(Problem) Output the listing below, keeping each line exactly as it stands.

===== Source material

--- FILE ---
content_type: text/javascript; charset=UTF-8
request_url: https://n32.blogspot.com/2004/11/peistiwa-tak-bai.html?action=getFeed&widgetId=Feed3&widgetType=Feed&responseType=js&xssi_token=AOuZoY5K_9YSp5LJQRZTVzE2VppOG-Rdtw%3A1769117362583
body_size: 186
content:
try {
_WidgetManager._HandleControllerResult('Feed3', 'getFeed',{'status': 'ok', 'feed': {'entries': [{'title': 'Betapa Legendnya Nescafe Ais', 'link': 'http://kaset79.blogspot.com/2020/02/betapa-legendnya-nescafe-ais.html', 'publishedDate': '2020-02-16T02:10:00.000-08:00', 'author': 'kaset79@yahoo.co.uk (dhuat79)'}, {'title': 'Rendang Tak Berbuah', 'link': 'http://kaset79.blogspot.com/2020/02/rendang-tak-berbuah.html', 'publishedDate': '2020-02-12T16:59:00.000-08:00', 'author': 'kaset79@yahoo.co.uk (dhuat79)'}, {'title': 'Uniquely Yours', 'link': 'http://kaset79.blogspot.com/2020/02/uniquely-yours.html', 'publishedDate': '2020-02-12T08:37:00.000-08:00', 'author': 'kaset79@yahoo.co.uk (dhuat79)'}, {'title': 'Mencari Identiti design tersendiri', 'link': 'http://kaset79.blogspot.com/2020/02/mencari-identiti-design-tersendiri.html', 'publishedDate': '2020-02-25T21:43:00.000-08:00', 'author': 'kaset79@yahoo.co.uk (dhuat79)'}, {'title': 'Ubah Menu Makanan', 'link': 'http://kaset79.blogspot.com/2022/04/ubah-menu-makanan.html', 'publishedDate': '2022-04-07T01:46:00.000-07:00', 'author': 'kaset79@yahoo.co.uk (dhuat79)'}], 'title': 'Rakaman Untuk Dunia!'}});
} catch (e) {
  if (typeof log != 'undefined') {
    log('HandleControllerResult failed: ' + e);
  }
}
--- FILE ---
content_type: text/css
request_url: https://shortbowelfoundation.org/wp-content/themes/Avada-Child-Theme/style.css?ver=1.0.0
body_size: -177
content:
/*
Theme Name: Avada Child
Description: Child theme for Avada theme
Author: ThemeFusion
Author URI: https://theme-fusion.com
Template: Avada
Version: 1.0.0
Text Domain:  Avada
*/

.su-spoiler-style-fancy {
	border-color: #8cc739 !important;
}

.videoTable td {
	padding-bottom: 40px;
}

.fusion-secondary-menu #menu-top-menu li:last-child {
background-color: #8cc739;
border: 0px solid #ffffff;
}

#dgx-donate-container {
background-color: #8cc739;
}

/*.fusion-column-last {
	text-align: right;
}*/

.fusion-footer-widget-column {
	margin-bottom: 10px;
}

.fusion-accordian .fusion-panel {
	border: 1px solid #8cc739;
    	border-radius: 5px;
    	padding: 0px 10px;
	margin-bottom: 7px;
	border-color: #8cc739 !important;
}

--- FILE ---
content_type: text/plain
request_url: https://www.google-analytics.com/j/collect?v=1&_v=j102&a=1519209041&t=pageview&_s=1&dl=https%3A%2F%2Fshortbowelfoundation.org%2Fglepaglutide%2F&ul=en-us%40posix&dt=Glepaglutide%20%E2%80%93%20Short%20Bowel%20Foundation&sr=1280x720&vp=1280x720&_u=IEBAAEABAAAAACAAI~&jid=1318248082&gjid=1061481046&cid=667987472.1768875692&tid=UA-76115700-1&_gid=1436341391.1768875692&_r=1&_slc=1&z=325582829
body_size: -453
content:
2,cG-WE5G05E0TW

==========

(Final answer)
--- FILE ---
content_type: text/javascript; charset=UTF-8
request_url: https://n32.blogspot.com/2004/11/peistiwa-tak-bai.html?action=getFeed&widgetId=Feed3&widgetType=Feed&responseType=js&xssi_token=AOuZoY5K_9YSp5LJQRZTVzE2VppOG-Rdtw%3A1769117362583
body_size: 186
content:
try {
_WidgetManager._HandleControllerResult('Feed3', 'getFeed',{'status': 'ok', 'feed': {'entries': [{'title': 'Betapa Legendnya Nescafe Ais', 'link': 'http://kaset79.blogspot.com/2020/02/betapa-legendnya-nescafe-ais.html', 'publishedDate': '2020-02-16T02:10:00.000-08:00', 'author': 'kaset79@yahoo.co.uk (dhuat79)'}, {'title': 'Rendang Tak Berbuah', 'link': 'http://kaset79.blogspot.com/2020/02/rendang-tak-berbuah.html', 'publishedDate': '2020-02-12T16:59:00.000-08:00', 'author': 'kaset79@yahoo.co.uk (dhuat79)'}, {'title': 'Uniquely Yours', 'link': 'http://kaset79.blogspot.com/2020/02/uniquely-yours.html', 'publishedDate': '2020-02-12T08:37:00.000-08:00', 'author': 'kaset79@yahoo.co.uk (dhuat79)'}, {'title': 'Mencari Identiti design tersendiri', 'link': 'http://kaset79.blogspot.com/2020/02/mencari-identiti-design-tersendiri.html', 'publishedDate': '2020-02-25T21:43:00.000-08:00', 'author': 'kaset79@yahoo.co.uk (dhuat79)'}, {'title': 'Ubah Menu Makanan', 'link': 'http://kaset79.blogspot.com/2022/04/ubah-menu-makanan.html', 'publishedDate': '2022-04-07T01:46:00.000-07:00', 'author': 'kaset79@yahoo.co.uk (dhuat79)'}], 'title': 'Rakaman Untuk Dunia!'}});
} catch (e) {
  if (typeof log != 'undefined') {
    log('HandleControllerResult failed: ' + e);
  }
}
--- FILE ---
content_type: text/css
request_url: https://shortbowelfoundation.org/wp-content/themes/Avada-Child-Theme/style.css?ver=1.0.0
body_size: -177
content:
/*
Theme Name: Avada Child
Description: Child theme for Avada theme
Author: ThemeFusion
Author URI: https://theme-fusion.com
Template: Avada
Version: 1.0.0
Text Domain:  Avada
*/

.su-spoiler-style-fancy {
	border-color: #8cc739 !important;
}

.videoTable td {
	padding-bottom: 40px;
}

.fusion-secondary-menu #menu-top-menu li:last-child {
background-color: #8cc739;
border: 0px solid #ffffff;
}

#dgx-donate-container {
background-color: #8cc739;
}

/*.fusion-column-last {
	text-align: right;
}*/

.fusion-footer-widget-column {
	margin-bottom: 10px;
}

.fusion-accordian .fusion-panel {
	border: 1px solid #8cc739;
    	border-radius: 5px;
    	padding: 0px 10px;
	margin-bottom: 7px;
	border-color: #8cc739 !important;
}

--- FILE ---
content_type: text/plain
request_url: https://www.google-analytics.com/j/collect?v=1&_v=j102&a=1519209041&t=pageview&_s=1&dl=https%3A%2F%2Fshortbowelfoundation.org%2Fglepaglutide%2F&ul=en-us%40posix&dt=Glepaglutide%20%E2%80%93%20Short%20Bowel%20Foundation&sr=1280x720&vp=1280x720&_u=IEBAAEABAAAAACAAI~&jid=1318248082&gjid=1061481046&cid=667987472.1768875692&tid=UA-76115700-1&_gid=1436341391.1768875692&_r=1&_slc=1&z=325582829
body_size: -453
content:
2,cG-WE5G05E0TW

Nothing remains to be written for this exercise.